Kenneth S. ZARET
Joseph Leidy Professor, Department of Cell and Developmental Biology; Director, Institute for Regenerative Medicine, Perelman School of Medicine, University of Pennsylvania, USA

Ken obtained a B.A. in Biology from the University of Rochester, NY, in 1997 and a Ph.D. in Biophysics from the University of Rochester School of Medicine in 1982.  His thesis work with Fred Sherman discovered that transcription termination is coupled to polyadenylation.  Ken then was a Jane Coffin Childs Postdoctoral Fellow at UC San Francisco, with Keith Yamamoto, until 1985.  There, he discovered that binding of the glucocorticoid receptor to an enhancer leads to a change in local chromatin structure.  In 1986-1999, he rose to Professor of Biomedical Sciences at Brown University, RI, and in 1999-2009 he held the W.W. Smith Chair in Cancer Research at the Fox Chase Cancer Center, where he also served as Program Leader of Cell and Developmental Biology.  In 2009, Ken moved his lab to the University of Pennsylvania.  Ken's lab discovered "pioneer transcription factors" that can activate developmentally silenced genes by virtue of the factors' ability to target DNA on nucleosomes.  Such nucleosome targeting has been found to endow the competence for cell differentiation, promote cellular reprogramming, and enable hormone responsiveness in human cancers.  His laboratory identified a signaling network that induces liver and pancreas organogenesis in the mammalian embryo; the information is used by embryonic stem cell labs to generate hepatic and pancreatic beta cells.  Ken's lab discovered that signaling from endothelial cells is crucial for early liver and pancreas organogenesis, and the information is being used to generate artificial organs.  His group used stem cell technology to model pancreatic cancer progression and the information is being used to advance blood biomarkers that detect human pancreatic cancer.  Ken’s most recent work integrates genomics, biochemistry, proteomics, and genetics to characterize genes within heterochromatic regions of the genome for understanding how to reprogram cells in vitro so that they faithfully represent native cells in vivo.  Dr.
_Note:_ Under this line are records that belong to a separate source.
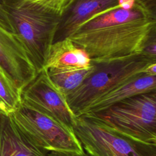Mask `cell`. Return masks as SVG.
Returning <instances> with one entry per match:
<instances>
[{
	"label": "cell",
	"mask_w": 156,
	"mask_h": 156,
	"mask_svg": "<svg viewBox=\"0 0 156 156\" xmlns=\"http://www.w3.org/2000/svg\"><path fill=\"white\" fill-rule=\"evenodd\" d=\"M156 33V17L138 4L116 7L91 18L69 38L91 60H104L141 54Z\"/></svg>",
	"instance_id": "1"
},
{
	"label": "cell",
	"mask_w": 156,
	"mask_h": 156,
	"mask_svg": "<svg viewBox=\"0 0 156 156\" xmlns=\"http://www.w3.org/2000/svg\"><path fill=\"white\" fill-rule=\"evenodd\" d=\"M12 27L37 71L41 69L53 43L60 16L26 0H0Z\"/></svg>",
	"instance_id": "2"
},
{
	"label": "cell",
	"mask_w": 156,
	"mask_h": 156,
	"mask_svg": "<svg viewBox=\"0 0 156 156\" xmlns=\"http://www.w3.org/2000/svg\"><path fill=\"white\" fill-rule=\"evenodd\" d=\"M156 62L143 54L104 60H91L93 69L82 83L66 95L68 105L76 116L100 96L123 82L144 73Z\"/></svg>",
	"instance_id": "3"
},
{
	"label": "cell",
	"mask_w": 156,
	"mask_h": 156,
	"mask_svg": "<svg viewBox=\"0 0 156 156\" xmlns=\"http://www.w3.org/2000/svg\"><path fill=\"white\" fill-rule=\"evenodd\" d=\"M92 115L124 136L156 144V91L130 97Z\"/></svg>",
	"instance_id": "4"
},
{
	"label": "cell",
	"mask_w": 156,
	"mask_h": 156,
	"mask_svg": "<svg viewBox=\"0 0 156 156\" xmlns=\"http://www.w3.org/2000/svg\"><path fill=\"white\" fill-rule=\"evenodd\" d=\"M73 131L91 156H156V144L124 136L92 114L76 116Z\"/></svg>",
	"instance_id": "5"
},
{
	"label": "cell",
	"mask_w": 156,
	"mask_h": 156,
	"mask_svg": "<svg viewBox=\"0 0 156 156\" xmlns=\"http://www.w3.org/2000/svg\"><path fill=\"white\" fill-rule=\"evenodd\" d=\"M8 117L43 151L76 154L85 152L73 130L33 108L21 103L19 108Z\"/></svg>",
	"instance_id": "6"
},
{
	"label": "cell",
	"mask_w": 156,
	"mask_h": 156,
	"mask_svg": "<svg viewBox=\"0 0 156 156\" xmlns=\"http://www.w3.org/2000/svg\"><path fill=\"white\" fill-rule=\"evenodd\" d=\"M21 103L55 119L73 130L76 116L69 107L66 96L42 68L21 90Z\"/></svg>",
	"instance_id": "7"
},
{
	"label": "cell",
	"mask_w": 156,
	"mask_h": 156,
	"mask_svg": "<svg viewBox=\"0 0 156 156\" xmlns=\"http://www.w3.org/2000/svg\"><path fill=\"white\" fill-rule=\"evenodd\" d=\"M0 66L21 90L37 71L15 34L0 24Z\"/></svg>",
	"instance_id": "8"
},
{
	"label": "cell",
	"mask_w": 156,
	"mask_h": 156,
	"mask_svg": "<svg viewBox=\"0 0 156 156\" xmlns=\"http://www.w3.org/2000/svg\"><path fill=\"white\" fill-rule=\"evenodd\" d=\"M118 7L119 0H69L60 16L53 43L69 38L94 16Z\"/></svg>",
	"instance_id": "9"
},
{
	"label": "cell",
	"mask_w": 156,
	"mask_h": 156,
	"mask_svg": "<svg viewBox=\"0 0 156 156\" xmlns=\"http://www.w3.org/2000/svg\"><path fill=\"white\" fill-rule=\"evenodd\" d=\"M152 91H156V76L142 73L100 96L88 106L82 115L97 113L130 97Z\"/></svg>",
	"instance_id": "10"
},
{
	"label": "cell",
	"mask_w": 156,
	"mask_h": 156,
	"mask_svg": "<svg viewBox=\"0 0 156 156\" xmlns=\"http://www.w3.org/2000/svg\"><path fill=\"white\" fill-rule=\"evenodd\" d=\"M88 54L76 46L69 38L53 43L46 55L43 68L48 69H76L91 66Z\"/></svg>",
	"instance_id": "11"
},
{
	"label": "cell",
	"mask_w": 156,
	"mask_h": 156,
	"mask_svg": "<svg viewBox=\"0 0 156 156\" xmlns=\"http://www.w3.org/2000/svg\"><path fill=\"white\" fill-rule=\"evenodd\" d=\"M8 117L0 115V156H46Z\"/></svg>",
	"instance_id": "12"
},
{
	"label": "cell",
	"mask_w": 156,
	"mask_h": 156,
	"mask_svg": "<svg viewBox=\"0 0 156 156\" xmlns=\"http://www.w3.org/2000/svg\"><path fill=\"white\" fill-rule=\"evenodd\" d=\"M93 69L92 63L87 68L76 69H48V73L56 87L66 96L77 88Z\"/></svg>",
	"instance_id": "13"
},
{
	"label": "cell",
	"mask_w": 156,
	"mask_h": 156,
	"mask_svg": "<svg viewBox=\"0 0 156 156\" xmlns=\"http://www.w3.org/2000/svg\"><path fill=\"white\" fill-rule=\"evenodd\" d=\"M21 91L0 66V115L9 116L21 103Z\"/></svg>",
	"instance_id": "14"
},
{
	"label": "cell",
	"mask_w": 156,
	"mask_h": 156,
	"mask_svg": "<svg viewBox=\"0 0 156 156\" xmlns=\"http://www.w3.org/2000/svg\"><path fill=\"white\" fill-rule=\"evenodd\" d=\"M51 13L60 16L69 0H26Z\"/></svg>",
	"instance_id": "15"
},
{
	"label": "cell",
	"mask_w": 156,
	"mask_h": 156,
	"mask_svg": "<svg viewBox=\"0 0 156 156\" xmlns=\"http://www.w3.org/2000/svg\"><path fill=\"white\" fill-rule=\"evenodd\" d=\"M141 54L156 60V33L152 35L148 39L143 48Z\"/></svg>",
	"instance_id": "16"
},
{
	"label": "cell",
	"mask_w": 156,
	"mask_h": 156,
	"mask_svg": "<svg viewBox=\"0 0 156 156\" xmlns=\"http://www.w3.org/2000/svg\"><path fill=\"white\" fill-rule=\"evenodd\" d=\"M135 2L156 17V0H135Z\"/></svg>",
	"instance_id": "17"
},
{
	"label": "cell",
	"mask_w": 156,
	"mask_h": 156,
	"mask_svg": "<svg viewBox=\"0 0 156 156\" xmlns=\"http://www.w3.org/2000/svg\"><path fill=\"white\" fill-rule=\"evenodd\" d=\"M0 24L2 25L4 27H5L6 29H7L9 30L12 32L9 19L1 2H0Z\"/></svg>",
	"instance_id": "18"
},
{
	"label": "cell",
	"mask_w": 156,
	"mask_h": 156,
	"mask_svg": "<svg viewBox=\"0 0 156 156\" xmlns=\"http://www.w3.org/2000/svg\"><path fill=\"white\" fill-rule=\"evenodd\" d=\"M46 156H91L87 153L84 152L82 154H69V153H63L58 152H48Z\"/></svg>",
	"instance_id": "19"
},
{
	"label": "cell",
	"mask_w": 156,
	"mask_h": 156,
	"mask_svg": "<svg viewBox=\"0 0 156 156\" xmlns=\"http://www.w3.org/2000/svg\"><path fill=\"white\" fill-rule=\"evenodd\" d=\"M143 73L151 76H156V62L148 65L144 69Z\"/></svg>",
	"instance_id": "20"
}]
</instances>
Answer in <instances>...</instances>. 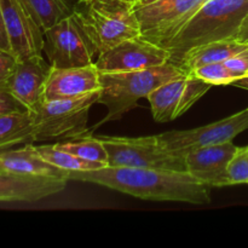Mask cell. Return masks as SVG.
Masks as SVG:
<instances>
[{"mask_svg":"<svg viewBox=\"0 0 248 248\" xmlns=\"http://www.w3.org/2000/svg\"><path fill=\"white\" fill-rule=\"evenodd\" d=\"M69 181L98 184L144 200L194 205L211 202V186L199 182L189 172L106 166L93 171L69 172Z\"/></svg>","mask_w":248,"mask_h":248,"instance_id":"6da1fadb","label":"cell"},{"mask_svg":"<svg viewBox=\"0 0 248 248\" xmlns=\"http://www.w3.org/2000/svg\"><path fill=\"white\" fill-rule=\"evenodd\" d=\"M248 15V0H207L172 39L162 44L178 67L191 47L223 39L236 38Z\"/></svg>","mask_w":248,"mask_h":248,"instance_id":"7a4b0ae2","label":"cell"},{"mask_svg":"<svg viewBox=\"0 0 248 248\" xmlns=\"http://www.w3.org/2000/svg\"><path fill=\"white\" fill-rule=\"evenodd\" d=\"M73 16L96 55L140 35L135 2L127 0H77Z\"/></svg>","mask_w":248,"mask_h":248,"instance_id":"3957f363","label":"cell"},{"mask_svg":"<svg viewBox=\"0 0 248 248\" xmlns=\"http://www.w3.org/2000/svg\"><path fill=\"white\" fill-rule=\"evenodd\" d=\"M184 74L181 68L171 62L132 72H99L102 89L97 103L108 109L101 124L119 120L137 106L138 99L147 98L162 84Z\"/></svg>","mask_w":248,"mask_h":248,"instance_id":"277c9868","label":"cell"},{"mask_svg":"<svg viewBox=\"0 0 248 248\" xmlns=\"http://www.w3.org/2000/svg\"><path fill=\"white\" fill-rule=\"evenodd\" d=\"M99 92L74 98L41 101L31 113L34 116V142L67 140L90 135L89 111L98 102Z\"/></svg>","mask_w":248,"mask_h":248,"instance_id":"5b68a950","label":"cell"},{"mask_svg":"<svg viewBox=\"0 0 248 248\" xmlns=\"http://www.w3.org/2000/svg\"><path fill=\"white\" fill-rule=\"evenodd\" d=\"M108 153V166L186 171L184 154L167 149L157 136L148 137H109L98 136Z\"/></svg>","mask_w":248,"mask_h":248,"instance_id":"8992f818","label":"cell"},{"mask_svg":"<svg viewBox=\"0 0 248 248\" xmlns=\"http://www.w3.org/2000/svg\"><path fill=\"white\" fill-rule=\"evenodd\" d=\"M207 0H156L136 5L140 36L161 46L173 38Z\"/></svg>","mask_w":248,"mask_h":248,"instance_id":"52a82bcc","label":"cell"},{"mask_svg":"<svg viewBox=\"0 0 248 248\" xmlns=\"http://www.w3.org/2000/svg\"><path fill=\"white\" fill-rule=\"evenodd\" d=\"M43 52L53 68H75L92 64L96 55L77 18L65 17L44 31Z\"/></svg>","mask_w":248,"mask_h":248,"instance_id":"ba28073f","label":"cell"},{"mask_svg":"<svg viewBox=\"0 0 248 248\" xmlns=\"http://www.w3.org/2000/svg\"><path fill=\"white\" fill-rule=\"evenodd\" d=\"M246 130H248V108L206 126L186 131H169L157 135V137L169 150L186 155L199 148L232 142Z\"/></svg>","mask_w":248,"mask_h":248,"instance_id":"9c48e42d","label":"cell"},{"mask_svg":"<svg viewBox=\"0 0 248 248\" xmlns=\"http://www.w3.org/2000/svg\"><path fill=\"white\" fill-rule=\"evenodd\" d=\"M212 85L193 74L165 82L147 97L156 123H169L183 115L199 99L205 96Z\"/></svg>","mask_w":248,"mask_h":248,"instance_id":"30bf717a","label":"cell"},{"mask_svg":"<svg viewBox=\"0 0 248 248\" xmlns=\"http://www.w3.org/2000/svg\"><path fill=\"white\" fill-rule=\"evenodd\" d=\"M170 60L171 53L166 48L140 35L102 52L94 64L101 73L132 72L165 64Z\"/></svg>","mask_w":248,"mask_h":248,"instance_id":"8fae6325","label":"cell"},{"mask_svg":"<svg viewBox=\"0 0 248 248\" xmlns=\"http://www.w3.org/2000/svg\"><path fill=\"white\" fill-rule=\"evenodd\" d=\"M12 52L18 60L41 56L44 31L24 0H0Z\"/></svg>","mask_w":248,"mask_h":248,"instance_id":"7c38bea8","label":"cell"},{"mask_svg":"<svg viewBox=\"0 0 248 248\" xmlns=\"http://www.w3.org/2000/svg\"><path fill=\"white\" fill-rule=\"evenodd\" d=\"M52 65L43 56L18 60L14 73L0 87L7 90L33 111L43 101L44 90Z\"/></svg>","mask_w":248,"mask_h":248,"instance_id":"4fadbf2b","label":"cell"},{"mask_svg":"<svg viewBox=\"0 0 248 248\" xmlns=\"http://www.w3.org/2000/svg\"><path fill=\"white\" fill-rule=\"evenodd\" d=\"M239 147L232 142L207 145L186 153V171L195 179L212 186H228V167Z\"/></svg>","mask_w":248,"mask_h":248,"instance_id":"5bb4252c","label":"cell"},{"mask_svg":"<svg viewBox=\"0 0 248 248\" xmlns=\"http://www.w3.org/2000/svg\"><path fill=\"white\" fill-rule=\"evenodd\" d=\"M99 70L92 63L85 67L53 68L51 67L45 90L44 101L74 98L91 92L101 91Z\"/></svg>","mask_w":248,"mask_h":248,"instance_id":"9a60e30c","label":"cell"},{"mask_svg":"<svg viewBox=\"0 0 248 248\" xmlns=\"http://www.w3.org/2000/svg\"><path fill=\"white\" fill-rule=\"evenodd\" d=\"M67 179L18 174L0 170V202H34L61 193Z\"/></svg>","mask_w":248,"mask_h":248,"instance_id":"2e32d148","label":"cell"},{"mask_svg":"<svg viewBox=\"0 0 248 248\" xmlns=\"http://www.w3.org/2000/svg\"><path fill=\"white\" fill-rule=\"evenodd\" d=\"M0 170L12 173L52 177L69 181V171L58 169L46 161L31 143H27L19 149L0 150Z\"/></svg>","mask_w":248,"mask_h":248,"instance_id":"e0dca14e","label":"cell"},{"mask_svg":"<svg viewBox=\"0 0 248 248\" xmlns=\"http://www.w3.org/2000/svg\"><path fill=\"white\" fill-rule=\"evenodd\" d=\"M246 48H248V44L236 38L211 41L186 51L179 62L178 68H181L186 74H190L206 64L224 62Z\"/></svg>","mask_w":248,"mask_h":248,"instance_id":"ac0fdd59","label":"cell"},{"mask_svg":"<svg viewBox=\"0 0 248 248\" xmlns=\"http://www.w3.org/2000/svg\"><path fill=\"white\" fill-rule=\"evenodd\" d=\"M31 142H34V116L31 111L0 115V150Z\"/></svg>","mask_w":248,"mask_h":248,"instance_id":"d6986e66","label":"cell"},{"mask_svg":"<svg viewBox=\"0 0 248 248\" xmlns=\"http://www.w3.org/2000/svg\"><path fill=\"white\" fill-rule=\"evenodd\" d=\"M39 154L44 157L47 162L52 164L53 166L62 169L69 172H85L93 171V170L103 169L108 166L107 162L101 161H90V160L82 159L77 155L68 153L65 150L58 149L55 144H44L36 147Z\"/></svg>","mask_w":248,"mask_h":248,"instance_id":"ffe728a7","label":"cell"},{"mask_svg":"<svg viewBox=\"0 0 248 248\" xmlns=\"http://www.w3.org/2000/svg\"><path fill=\"white\" fill-rule=\"evenodd\" d=\"M45 31L61 19L70 16L77 0H24Z\"/></svg>","mask_w":248,"mask_h":248,"instance_id":"44dd1931","label":"cell"},{"mask_svg":"<svg viewBox=\"0 0 248 248\" xmlns=\"http://www.w3.org/2000/svg\"><path fill=\"white\" fill-rule=\"evenodd\" d=\"M55 145L58 149L72 153L82 159L108 164V153H107L103 142L98 137L91 136V133L81 136V137L73 138V140L55 143Z\"/></svg>","mask_w":248,"mask_h":248,"instance_id":"7402d4cb","label":"cell"},{"mask_svg":"<svg viewBox=\"0 0 248 248\" xmlns=\"http://www.w3.org/2000/svg\"><path fill=\"white\" fill-rule=\"evenodd\" d=\"M190 74L200 78L212 86H215V85H232L236 80L235 75L232 74V70L227 67L224 62L206 64L195 69Z\"/></svg>","mask_w":248,"mask_h":248,"instance_id":"603a6c76","label":"cell"},{"mask_svg":"<svg viewBox=\"0 0 248 248\" xmlns=\"http://www.w3.org/2000/svg\"><path fill=\"white\" fill-rule=\"evenodd\" d=\"M248 183V147L239 148L228 167V186Z\"/></svg>","mask_w":248,"mask_h":248,"instance_id":"cb8c5ba5","label":"cell"},{"mask_svg":"<svg viewBox=\"0 0 248 248\" xmlns=\"http://www.w3.org/2000/svg\"><path fill=\"white\" fill-rule=\"evenodd\" d=\"M27 111L31 110L7 90L0 87V115L12 113H27Z\"/></svg>","mask_w":248,"mask_h":248,"instance_id":"d4e9b609","label":"cell"},{"mask_svg":"<svg viewBox=\"0 0 248 248\" xmlns=\"http://www.w3.org/2000/svg\"><path fill=\"white\" fill-rule=\"evenodd\" d=\"M224 63L232 70L236 80L246 77L248 75V48L228 58L227 61H224Z\"/></svg>","mask_w":248,"mask_h":248,"instance_id":"484cf974","label":"cell"},{"mask_svg":"<svg viewBox=\"0 0 248 248\" xmlns=\"http://www.w3.org/2000/svg\"><path fill=\"white\" fill-rule=\"evenodd\" d=\"M17 62H18V58L14 52L0 48V86L14 73Z\"/></svg>","mask_w":248,"mask_h":248,"instance_id":"4316f807","label":"cell"},{"mask_svg":"<svg viewBox=\"0 0 248 248\" xmlns=\"http://www.w3.org/2000/svg\"><path fill=\"white\" fill-rule=\"evenodd\" d=\"M0 48L6 51H11V44H10V39L9 35H7V31H6V26H5V21H4V15H2V10H1V4H0Z\"/></svg>","mask_w":248,"mask_h":248,"instance_id":"83f0119b","label":"cell"},{"mask_svg":"<svg viewBox=\"0 0 248 248\" xmlns=\"http://www.w3.org/2000/svg\"><path fill=\"white\" fill-rule=\"evenodd\" d=\"M237 39L248 44V15L246 18L244 19V22H242L241 27H240V31L237 33Z\"/></svg>","mask_w":248,"mask_h":248,"instance_id":"f1b7e54d","label":"cell"},{"mask_svg":"<svg viewBox=\"0 0 248 248\" xmlns=\"http://www.w3.org/2000/svg\"><path fill=\"white\" fill-rule=\"evenodd\" d=\"M232 85H234V86H236V87H241V89L248 90V75L241 78V79L235 80Z\"/></svg>","mask_w":248,"mask_h":248,"instance_id":"f546056e","label":"cell"},{"mask_svg":"<svg viewBox=\"0 0 248 248\" xmlns=\"http://www.w3.org/2000/svg\"><path fill=\"white\" fill-rule=\"evenodd\" d=\"M127 1H131V2H135V4H136V2H138V1H140V0H127Z\"/></svg>","mask_w":248,"mask_h":248,"instance_id":"4dcf8cb0","label":"cell"}]
</instances>
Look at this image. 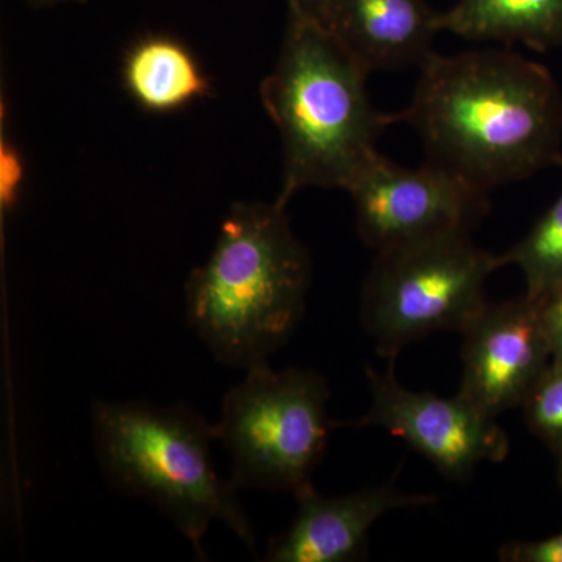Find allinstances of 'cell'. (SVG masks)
Here are the masks:
<instances>
[{
  "instance_id": "1",
  "label": "cell",
  "mask_w": 562,
  "mask_h": 562,
  "mask_svg": "<svg viewBox=\"0 0 562 562\" xmlns=\"http://www.w3.org/2000/svg\"><path fill=\"white\" fill-rule=\"evenodd\" d=\"M397 122L417 132L428 160L487 192L562 166L560 87L516 52H435Z\"/></svg>"
},
{
  "instance_id": "2",
  "label": "cell",
  "mask_w": 562,
  "mask_h": 562,
  "mask_svg": "<svg viewBox=\"0 0 562 562\" xmlns=\"http://www.w3.org/2000/svg\"><path fill=\"white\" fill-rule=\"evenodd\" d=\"M310 281L312 260L286 206L233 203L209 260L184 284L188 324L214 360L249 371L297 330Z\"/></svg>"
},
{
  "instance_id": "3",
  "label": "cell",
  "mask_w": 562,
  "mask_h": 562,
  "mask_svg": "<svg viewBox=\"0 0 562 562\" xmlns=\"http://www.w3.org/2000/svg\"><path fill=\"white\" fill-rule=\"evenodd\" d=\"M369 74L319 20L288 7L279 58L260 88L283 149L279 205L303 188L346 191L379 155L394 114L372 105Z\"/></svg>"
},
{
  "instance_id": "4",
  "label": "cell",
  "mask_w": 562,
  "mask_h": 562,
  "mask_svg": "<svg viewBox=\"0 0 562 562\" xmlns=\"http://www.w3.org/2000/svg\"><path fill=\"white\" fill-rule=\"evenodd\" d=\"M91 435L106 484L155 506L198 560H206L202 541L214 522L254 552L257 538L241 490L214 465V424L191 406L95 401Z\"/></svg>"
},
{
  "instance_id": "5",
  "label": "cell",
  "mask_w": 562,
  "mask_h": 562,
  "mask_svg": "<svg viewBox=\"0 0 562 562\" xmlns=\"http://www.w3.org/2000/svg\"><path fill=\"white\" fill-rule=\"evenodd\" d=\"M328 401L327 380L308 369L273 371L262 362L246 371L225 394L214 424L236 486L294 498L312 490L314 469L336 428Z\"/></svg>"
},
{
  "instance_id": "6",
  "label": "cell",
  "mask_w": 562,
  "mask_h": 562,
  "mask_svg": "<svg viewBox=\"0 0 562 562\" xmlns=\"http://www.w3.org/2000/svg\"><path fill=\"white\" fill-rule=\"evenodd\" d=\"M501 268V255L476 247L471 233L376 251L361 292L362 327L390 361L432 333H462Z\"/></svg>"
},
{
  "instance_id": "7",
  "label": "cell",
  "mask_w": 562,
  "mask_h": 562,
  "mask_svg": "<svg viewBox=\"0 0 562 562\" xmlns=\"http://www.w3.org/2000/svg\"><path fill=\"white\" fill-rule=\"evenodd\" d=\"M361 241L375 251L471 233L490 210L487 191L428 160L417 168L373 157L346 190Z\"/></svg>"
},
{
  "instance_id": "8",
  "label": "cell",
  "mask_w": 562,
  "mask_h": 562,
  "mask_svg": "<svg viewBox=\"0 0 562 562\" xmlns=\"http://www.w3.org/2000/svg\"><path fill=\"white\" fill-rule=\"evenodd\" d=\"M386 372L366 369L371 405L358 420L339 427H382L403 439L452 480H464L483 462L508 457L509 439L494 417L486 416L461 394L443 398L432 392L408 390Z\"/></svg>"
},
{
  "instance_id": "9",
  "label": "cell",
  "mask_w": 562,
  "mask_h": 562,
  "mask_svg": "<svg viewBox=\"0 0 562 562\" xmlns=\"http://www.w3.org/2000/svg\"><path fill=\"white\" fill-rule=\"evenodd\" d=\"M462 335L465 401L490 417L522 406L552 362L538 308L530 299L483 306Z\"/></svg>"
},
{
  "instance_id": "10",
  "label": "cell",
  "mask_w": 562,
  "mask_h": 562,
  "mask_svg": "<svg viewBox=\"0 0 562 562\" xmlns=\"http://www.w3.org/2000/svg\"><path fill=\"white\" fill-rule=\"evenodd\" d=\"M297 513L286 531L269 542L262 561L350 562L361 560L373 524L395 509L436 502L435 495L409 494L394 482L325 497L314 487L295 497Z\"/></svg>"
},
{
  "instance_id": "11",
  "label": "cell",
  "mask_w": 562,
  "mask_h": 562,
  "mask_svg": "<svg viewBox=\"0 0 562 562\" xmlns=\"http://www.w3.org/2000/svg\"><path fill=\"white\" fill-rule=\"evenodd\" d=\"M322 24L369 72L420 68L441 32L425 0H328Z\"/></svg>"
},
{
  "instance_id": "12",
  "label": "cell",
  "mask_w": 562,
  "mask_h": 562,
  "mask_svg": "<svg viewBox=\"0 0 562 562\" xmlns=\"http://www.w3.org/2000/svg\"><path fill=\"white\" fill-rule=\"evenodd\" d=\"M122 87L151 114H171L209 98L213 87L194 52L168 33H146L125 50Z\"/></svg>"
},
{
  "instance_id": "13",
  "label": "cell",
  "mask_w": 562,
  "mask_h": 562,
  "mask_svg": "<svg viewBox=\"0 0 562 562\" xmlns=\"http://www.w3.org/2000/svg\"><path fill=\"white\" fill-rule=\"evenodd\" d=\"M439 29L471 41L562 47V0H458L439 13Z\"/></svg>"
},
{
  "instance_id": "14",
  "label": "cell",
  "mask_w": 562,
  "mask_h": 562,
  "mask_svg": "<svg viewBox=\"0 0 562 562\" xmlns=\"http://www.w3.org/2000/svg\"><path fill=\"white\" fill-rule=\"evenodd\" d=\"M503 266L522 272L525 297L532 302L562 290V192L531 231L501 255Z\"/></svg>"
},
{
  "instance_id": "15",
  "label": "cell",
  "mask_w": 562,
  "mask_h": 562,
  "mask_svg": "<svg viewBox=\"0 0 562 562\" xmlns=\"http://www.w3.org/2000/svg\"><path fill=\"white\" fill-rule=\"evenodd\" d=\"M532 435L562 457V360H552L524 405Z\"/></svg>"
},
{
  "instance_id": "16",
  "label": "cell",
  "mask_w": 562,
  "mask_h": 562,
  "mask_svg": "<svg viewBox=\"0 0 562 562\" xmlns=\"http://www.w3.org/2000/svg\"><path fill=\"white\" fill-rule=\"evenodd\" d=\"M22 180H24V165L20 150L2 138L0 143V206L2 213H10L20 201Z\"/></svg>"
},
{
  "instance_id": "17",
  "label": "cell",
  "mask_w": 562,
  "mask_h": 562,
  "mask_svg": "<svg viewBox=\"0 0 562 562\" xmlns=\"http://www.w3.org/2000/svg\"><path fill=\"white\" fill-rule=\"evenodd\" d=\"M498 558L505 562H562V532L539 541L506 542Z\"/></svg>"
},
{
  "instance_id": "18",
  "label": "cell",
  "mask_w": 562,
  "mask_h": 562,
  "mask_svg": "<svg viewBox=\"0 0 562 562\" xmlns=\"http://www.w3.org/2000/svg\"><path fill=\"white\" fill-rule=\"evenodd\" d=\"M535 305L552 350V360H562V290L535 302Z\"/></svg>"
},
{
  "instance_id": "19",
  "label": "cell",
  "mask_w": 562,
  "mask_h": 562,
  "mask_svg": "<svg viewBox=\"0 0 562 562\" xmlns=\"http://www.w3.org/2000/svg\"><path fill=\"white\" fill-rule=\"evenodd\" d=\"M288 7L303 11L316 20H324L325 10H327L328 0H286Z\"/></svg>"
},
{
  "instance_id": "20",
  "label": "cell",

Zaret received a Searle Scholar faculty award (1986), the Hans Popper Basic Science Award from the AASLD and American Liver Foundation (2002), a MERIT award from the National Institutes of Health (2006-2016), and in 2007 he was elected as a Fellow of the American Association for the Advancement of Science.  Ken enjoys his family, taking pictures, and windsurfing.